**Source text:**
=== Begin Enclosure ===
Designing a Distributed Task Queue at Scale: Kafka, Celery & Beyond
Every production system eventually needs to defer work. Send an email after checkout. Resize an image after upload. Generate a PDF invoice after payment. Process a machine learning inference batch overnight. These are background tasks, and how you design the infrastructure to run them at scale determines whether your system handles 1,000 or 10 million jobs per day without data loss, duplicate processing, or silent failures.
Part of the System Design Deep Dive Series.
Introduction
A distributed task queue is one of the most fundamental infrastructure components in a production system, yet it is one of the most frequently underdesigned. Teams start with a simple database table with a status column (PENDING, PROCESSING, DONE) polled by worker threads — a pattern that works at low volume but degrades catastrophically under load due to polling overhead, lock contention on the status update, and lack of priority, retry, and visibility capabilities.
=== End Enclosure ===
**Your tasks:**
- A) For each statement about the article on distributed task queues, answer yes or no and quote the words from the article that decide it. (i) A database table with a status column polled by worker threads works at low volume. (ii) The article calls the distributed task queue a component that is seldom underdesigned. (iii) Resizing an image after upload is given as an example of deferred work.
- B) From the article on distributed task queues, extract everything from "Designing a Distributed" down to "Deep Dive Series.", copying the words without any change.

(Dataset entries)
=== Begin Enclosure ===
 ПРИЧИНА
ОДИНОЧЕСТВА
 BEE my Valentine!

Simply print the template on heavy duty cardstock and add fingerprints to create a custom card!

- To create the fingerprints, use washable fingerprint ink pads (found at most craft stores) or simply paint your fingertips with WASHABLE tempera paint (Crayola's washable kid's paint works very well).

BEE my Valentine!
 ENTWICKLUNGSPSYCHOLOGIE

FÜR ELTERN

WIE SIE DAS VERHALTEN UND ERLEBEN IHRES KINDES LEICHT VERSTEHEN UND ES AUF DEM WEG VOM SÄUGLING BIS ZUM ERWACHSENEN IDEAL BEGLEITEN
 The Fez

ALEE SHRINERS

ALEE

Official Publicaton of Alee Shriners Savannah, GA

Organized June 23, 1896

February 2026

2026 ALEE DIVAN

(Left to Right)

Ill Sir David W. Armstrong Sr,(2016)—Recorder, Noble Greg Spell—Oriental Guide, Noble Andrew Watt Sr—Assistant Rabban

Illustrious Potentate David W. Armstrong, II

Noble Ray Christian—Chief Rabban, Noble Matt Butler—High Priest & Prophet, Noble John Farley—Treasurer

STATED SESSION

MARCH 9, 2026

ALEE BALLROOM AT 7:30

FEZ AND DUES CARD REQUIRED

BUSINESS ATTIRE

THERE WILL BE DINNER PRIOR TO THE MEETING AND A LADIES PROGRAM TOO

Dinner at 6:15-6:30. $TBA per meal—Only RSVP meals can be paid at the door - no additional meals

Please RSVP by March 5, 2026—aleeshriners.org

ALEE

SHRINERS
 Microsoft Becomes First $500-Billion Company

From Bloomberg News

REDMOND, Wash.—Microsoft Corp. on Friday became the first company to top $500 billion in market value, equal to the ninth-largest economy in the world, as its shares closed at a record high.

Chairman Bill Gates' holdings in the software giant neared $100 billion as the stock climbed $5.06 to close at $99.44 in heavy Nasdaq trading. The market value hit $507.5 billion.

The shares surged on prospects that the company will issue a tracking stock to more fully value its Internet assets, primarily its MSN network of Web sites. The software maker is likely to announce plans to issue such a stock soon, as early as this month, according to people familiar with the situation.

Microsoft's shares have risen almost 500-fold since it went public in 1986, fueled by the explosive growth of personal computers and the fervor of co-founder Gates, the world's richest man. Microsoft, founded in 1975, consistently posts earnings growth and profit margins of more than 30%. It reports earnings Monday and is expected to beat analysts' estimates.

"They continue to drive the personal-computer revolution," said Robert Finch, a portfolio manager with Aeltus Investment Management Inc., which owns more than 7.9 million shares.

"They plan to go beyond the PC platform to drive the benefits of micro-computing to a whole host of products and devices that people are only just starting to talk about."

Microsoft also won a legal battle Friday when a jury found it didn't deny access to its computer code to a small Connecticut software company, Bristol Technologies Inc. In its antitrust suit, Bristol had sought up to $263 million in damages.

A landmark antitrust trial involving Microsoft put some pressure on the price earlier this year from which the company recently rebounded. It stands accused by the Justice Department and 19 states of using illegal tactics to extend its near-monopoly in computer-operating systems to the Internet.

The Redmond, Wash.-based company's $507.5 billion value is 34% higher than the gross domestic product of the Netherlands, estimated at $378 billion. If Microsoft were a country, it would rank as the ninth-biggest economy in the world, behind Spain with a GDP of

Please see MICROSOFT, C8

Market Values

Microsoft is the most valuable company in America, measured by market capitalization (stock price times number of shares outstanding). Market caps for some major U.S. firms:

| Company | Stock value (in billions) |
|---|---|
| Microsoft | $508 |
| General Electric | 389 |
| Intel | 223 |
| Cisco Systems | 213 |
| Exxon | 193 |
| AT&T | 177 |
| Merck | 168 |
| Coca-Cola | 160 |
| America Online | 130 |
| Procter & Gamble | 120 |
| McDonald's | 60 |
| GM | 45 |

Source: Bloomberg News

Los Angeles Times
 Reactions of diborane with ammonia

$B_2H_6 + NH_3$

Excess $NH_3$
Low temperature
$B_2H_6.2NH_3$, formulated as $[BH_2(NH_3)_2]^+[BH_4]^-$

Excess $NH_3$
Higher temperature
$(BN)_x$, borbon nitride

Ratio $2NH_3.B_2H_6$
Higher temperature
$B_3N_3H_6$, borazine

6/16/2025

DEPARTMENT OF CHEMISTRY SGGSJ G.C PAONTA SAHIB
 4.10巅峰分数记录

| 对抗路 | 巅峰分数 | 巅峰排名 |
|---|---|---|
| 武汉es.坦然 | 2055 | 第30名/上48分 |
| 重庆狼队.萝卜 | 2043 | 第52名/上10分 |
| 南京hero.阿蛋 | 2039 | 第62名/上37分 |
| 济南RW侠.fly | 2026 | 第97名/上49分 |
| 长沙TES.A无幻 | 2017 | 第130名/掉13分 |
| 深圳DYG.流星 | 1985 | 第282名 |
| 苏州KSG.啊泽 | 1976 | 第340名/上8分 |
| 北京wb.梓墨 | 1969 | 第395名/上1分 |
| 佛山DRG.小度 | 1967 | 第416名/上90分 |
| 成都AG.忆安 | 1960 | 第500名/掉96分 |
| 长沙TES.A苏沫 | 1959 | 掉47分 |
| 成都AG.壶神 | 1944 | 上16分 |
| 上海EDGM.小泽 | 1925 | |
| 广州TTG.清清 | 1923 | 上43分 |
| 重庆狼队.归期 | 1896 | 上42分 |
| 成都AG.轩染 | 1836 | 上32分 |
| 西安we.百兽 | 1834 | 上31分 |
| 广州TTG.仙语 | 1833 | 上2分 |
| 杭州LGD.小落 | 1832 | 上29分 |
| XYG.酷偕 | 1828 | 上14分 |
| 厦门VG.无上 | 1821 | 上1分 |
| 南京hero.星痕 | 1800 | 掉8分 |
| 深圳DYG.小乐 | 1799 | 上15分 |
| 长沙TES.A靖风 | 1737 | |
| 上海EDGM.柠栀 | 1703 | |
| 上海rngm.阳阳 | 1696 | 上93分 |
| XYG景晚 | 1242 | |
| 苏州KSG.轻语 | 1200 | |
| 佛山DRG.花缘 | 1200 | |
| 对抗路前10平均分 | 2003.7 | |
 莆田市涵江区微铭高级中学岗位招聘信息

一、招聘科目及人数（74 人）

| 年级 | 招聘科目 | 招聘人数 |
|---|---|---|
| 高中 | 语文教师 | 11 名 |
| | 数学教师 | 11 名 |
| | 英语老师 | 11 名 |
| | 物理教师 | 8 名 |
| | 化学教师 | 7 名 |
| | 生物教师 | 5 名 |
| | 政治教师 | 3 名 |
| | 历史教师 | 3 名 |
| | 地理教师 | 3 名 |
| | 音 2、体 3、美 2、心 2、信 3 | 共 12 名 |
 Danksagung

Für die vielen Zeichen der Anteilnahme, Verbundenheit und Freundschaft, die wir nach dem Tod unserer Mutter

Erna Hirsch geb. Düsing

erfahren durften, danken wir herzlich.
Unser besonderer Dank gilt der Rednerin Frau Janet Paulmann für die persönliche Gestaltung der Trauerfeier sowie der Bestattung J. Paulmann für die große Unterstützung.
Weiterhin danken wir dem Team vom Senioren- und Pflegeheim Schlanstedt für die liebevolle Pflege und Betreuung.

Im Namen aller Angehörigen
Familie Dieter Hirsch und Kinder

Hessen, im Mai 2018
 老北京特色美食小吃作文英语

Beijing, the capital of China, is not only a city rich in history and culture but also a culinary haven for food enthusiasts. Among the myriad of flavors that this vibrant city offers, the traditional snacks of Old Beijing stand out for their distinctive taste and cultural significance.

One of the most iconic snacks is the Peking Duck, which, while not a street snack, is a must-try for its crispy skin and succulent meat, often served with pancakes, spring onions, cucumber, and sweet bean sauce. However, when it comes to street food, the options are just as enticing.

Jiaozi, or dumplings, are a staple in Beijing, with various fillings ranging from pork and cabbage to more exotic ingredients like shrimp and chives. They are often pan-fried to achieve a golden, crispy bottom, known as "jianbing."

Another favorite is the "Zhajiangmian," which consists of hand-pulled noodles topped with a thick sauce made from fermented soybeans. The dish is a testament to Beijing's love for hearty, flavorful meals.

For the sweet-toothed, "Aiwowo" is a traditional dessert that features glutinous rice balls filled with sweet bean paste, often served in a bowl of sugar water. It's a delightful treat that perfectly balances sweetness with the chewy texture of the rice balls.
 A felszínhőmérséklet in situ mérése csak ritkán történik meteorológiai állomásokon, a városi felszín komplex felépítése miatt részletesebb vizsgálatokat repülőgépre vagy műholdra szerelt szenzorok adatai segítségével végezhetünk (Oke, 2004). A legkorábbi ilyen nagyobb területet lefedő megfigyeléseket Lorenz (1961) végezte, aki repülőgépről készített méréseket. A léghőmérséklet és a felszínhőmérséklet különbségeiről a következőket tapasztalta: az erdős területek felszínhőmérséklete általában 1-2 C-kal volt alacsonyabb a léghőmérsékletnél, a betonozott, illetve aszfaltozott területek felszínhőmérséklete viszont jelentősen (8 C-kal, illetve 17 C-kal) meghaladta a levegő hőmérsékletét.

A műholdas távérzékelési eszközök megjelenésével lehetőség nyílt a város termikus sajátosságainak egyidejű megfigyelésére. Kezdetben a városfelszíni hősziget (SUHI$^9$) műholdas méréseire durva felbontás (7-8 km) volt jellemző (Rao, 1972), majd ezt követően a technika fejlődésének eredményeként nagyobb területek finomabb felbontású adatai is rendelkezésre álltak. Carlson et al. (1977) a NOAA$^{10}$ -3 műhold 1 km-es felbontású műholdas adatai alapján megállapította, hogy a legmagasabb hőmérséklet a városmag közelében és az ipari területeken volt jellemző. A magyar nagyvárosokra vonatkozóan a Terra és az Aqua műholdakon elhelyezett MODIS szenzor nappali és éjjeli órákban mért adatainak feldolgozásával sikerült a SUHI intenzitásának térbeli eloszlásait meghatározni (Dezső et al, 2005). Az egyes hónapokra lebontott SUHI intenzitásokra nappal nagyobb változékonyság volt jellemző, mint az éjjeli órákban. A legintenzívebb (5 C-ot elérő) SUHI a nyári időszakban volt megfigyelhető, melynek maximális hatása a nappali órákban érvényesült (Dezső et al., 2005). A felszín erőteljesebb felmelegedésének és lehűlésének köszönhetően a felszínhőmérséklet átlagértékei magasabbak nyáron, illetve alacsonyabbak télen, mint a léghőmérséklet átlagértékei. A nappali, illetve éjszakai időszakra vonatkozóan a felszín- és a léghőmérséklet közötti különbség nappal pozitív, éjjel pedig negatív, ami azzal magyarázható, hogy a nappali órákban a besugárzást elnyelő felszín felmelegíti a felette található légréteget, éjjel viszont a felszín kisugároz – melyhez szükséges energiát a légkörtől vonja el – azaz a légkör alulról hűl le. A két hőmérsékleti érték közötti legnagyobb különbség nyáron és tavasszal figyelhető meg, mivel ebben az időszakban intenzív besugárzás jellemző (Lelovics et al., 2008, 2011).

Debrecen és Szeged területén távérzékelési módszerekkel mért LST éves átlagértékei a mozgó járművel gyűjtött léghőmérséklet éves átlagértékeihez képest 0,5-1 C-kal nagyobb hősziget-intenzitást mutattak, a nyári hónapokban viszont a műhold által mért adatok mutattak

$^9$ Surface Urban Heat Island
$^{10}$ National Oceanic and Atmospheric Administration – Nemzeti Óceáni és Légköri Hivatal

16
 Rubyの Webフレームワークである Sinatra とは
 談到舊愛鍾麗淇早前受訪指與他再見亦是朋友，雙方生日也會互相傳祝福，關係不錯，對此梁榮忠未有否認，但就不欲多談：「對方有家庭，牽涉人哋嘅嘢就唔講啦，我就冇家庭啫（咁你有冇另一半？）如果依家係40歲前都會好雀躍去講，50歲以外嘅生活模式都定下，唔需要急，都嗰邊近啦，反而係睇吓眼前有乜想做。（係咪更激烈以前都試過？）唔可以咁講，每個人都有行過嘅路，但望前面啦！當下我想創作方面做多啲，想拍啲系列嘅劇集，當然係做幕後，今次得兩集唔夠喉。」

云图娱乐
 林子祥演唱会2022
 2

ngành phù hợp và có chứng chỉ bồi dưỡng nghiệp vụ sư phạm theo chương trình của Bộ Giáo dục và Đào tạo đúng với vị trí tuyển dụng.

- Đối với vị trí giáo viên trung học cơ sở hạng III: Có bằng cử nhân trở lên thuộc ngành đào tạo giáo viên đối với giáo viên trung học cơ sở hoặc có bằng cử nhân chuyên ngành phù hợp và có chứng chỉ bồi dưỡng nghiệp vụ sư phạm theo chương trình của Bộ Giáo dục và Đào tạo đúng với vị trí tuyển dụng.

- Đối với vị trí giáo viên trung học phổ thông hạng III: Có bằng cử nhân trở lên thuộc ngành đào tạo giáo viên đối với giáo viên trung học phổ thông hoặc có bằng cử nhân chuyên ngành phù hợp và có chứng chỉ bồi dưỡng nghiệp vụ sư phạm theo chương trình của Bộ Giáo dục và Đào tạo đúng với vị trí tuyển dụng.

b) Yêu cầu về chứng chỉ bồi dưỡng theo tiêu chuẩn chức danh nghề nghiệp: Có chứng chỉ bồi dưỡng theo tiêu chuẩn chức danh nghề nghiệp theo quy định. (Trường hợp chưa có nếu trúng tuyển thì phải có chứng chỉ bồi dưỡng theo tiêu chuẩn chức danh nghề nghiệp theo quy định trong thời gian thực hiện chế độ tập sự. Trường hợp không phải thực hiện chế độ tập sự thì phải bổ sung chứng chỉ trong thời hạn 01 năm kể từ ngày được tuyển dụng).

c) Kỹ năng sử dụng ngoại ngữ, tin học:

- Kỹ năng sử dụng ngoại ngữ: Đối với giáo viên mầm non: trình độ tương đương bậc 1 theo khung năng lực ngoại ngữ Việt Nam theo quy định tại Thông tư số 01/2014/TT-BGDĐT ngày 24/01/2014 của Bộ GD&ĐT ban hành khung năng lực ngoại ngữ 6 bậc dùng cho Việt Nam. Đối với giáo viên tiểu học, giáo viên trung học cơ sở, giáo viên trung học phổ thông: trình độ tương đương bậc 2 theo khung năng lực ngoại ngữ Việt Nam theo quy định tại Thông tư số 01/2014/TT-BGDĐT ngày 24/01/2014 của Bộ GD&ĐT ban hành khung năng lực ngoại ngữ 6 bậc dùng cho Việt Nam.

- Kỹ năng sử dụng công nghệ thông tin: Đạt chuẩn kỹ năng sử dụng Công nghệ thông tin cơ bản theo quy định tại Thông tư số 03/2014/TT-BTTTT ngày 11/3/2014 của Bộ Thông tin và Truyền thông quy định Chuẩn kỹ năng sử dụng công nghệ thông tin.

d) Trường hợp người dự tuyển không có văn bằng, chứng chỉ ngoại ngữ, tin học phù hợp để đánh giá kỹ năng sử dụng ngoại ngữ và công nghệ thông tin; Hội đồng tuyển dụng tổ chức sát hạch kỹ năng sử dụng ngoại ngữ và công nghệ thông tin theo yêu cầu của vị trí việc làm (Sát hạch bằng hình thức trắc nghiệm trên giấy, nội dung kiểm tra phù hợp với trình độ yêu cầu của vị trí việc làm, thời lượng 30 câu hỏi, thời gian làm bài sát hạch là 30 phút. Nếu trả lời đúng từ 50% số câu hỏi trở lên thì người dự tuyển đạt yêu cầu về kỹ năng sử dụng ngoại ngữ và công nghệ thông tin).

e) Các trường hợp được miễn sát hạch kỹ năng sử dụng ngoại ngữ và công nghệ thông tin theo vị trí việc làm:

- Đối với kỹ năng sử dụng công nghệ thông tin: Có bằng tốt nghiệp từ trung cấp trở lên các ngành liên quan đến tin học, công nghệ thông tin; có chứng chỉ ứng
=== End Enclosure ===
**Results in order:**
- A)
(i) Yes: "a pattern that works at low volume but degrades catastrophically under load"
(ii) No: "yet it is one of the most frequently underdesigned"
(iii) Yes: "Resize an image after upload."

- B)
Designing a Distributed Task Queue at Scale: Kafka, Celery & Beyond
Every production system eventually needs to defer work. Send an email after checkout. Resize an image after upload. Generate a PDF invoice after payment. Process a machine learning inference batch overnight. These are background tasks, and how you design the infrastructure to run them at scale determines whether your system handles 1,000 or 10 million jobs per day without data loss, duplicate processing, or silent failures.
Part of the System Design Deep Dive Series.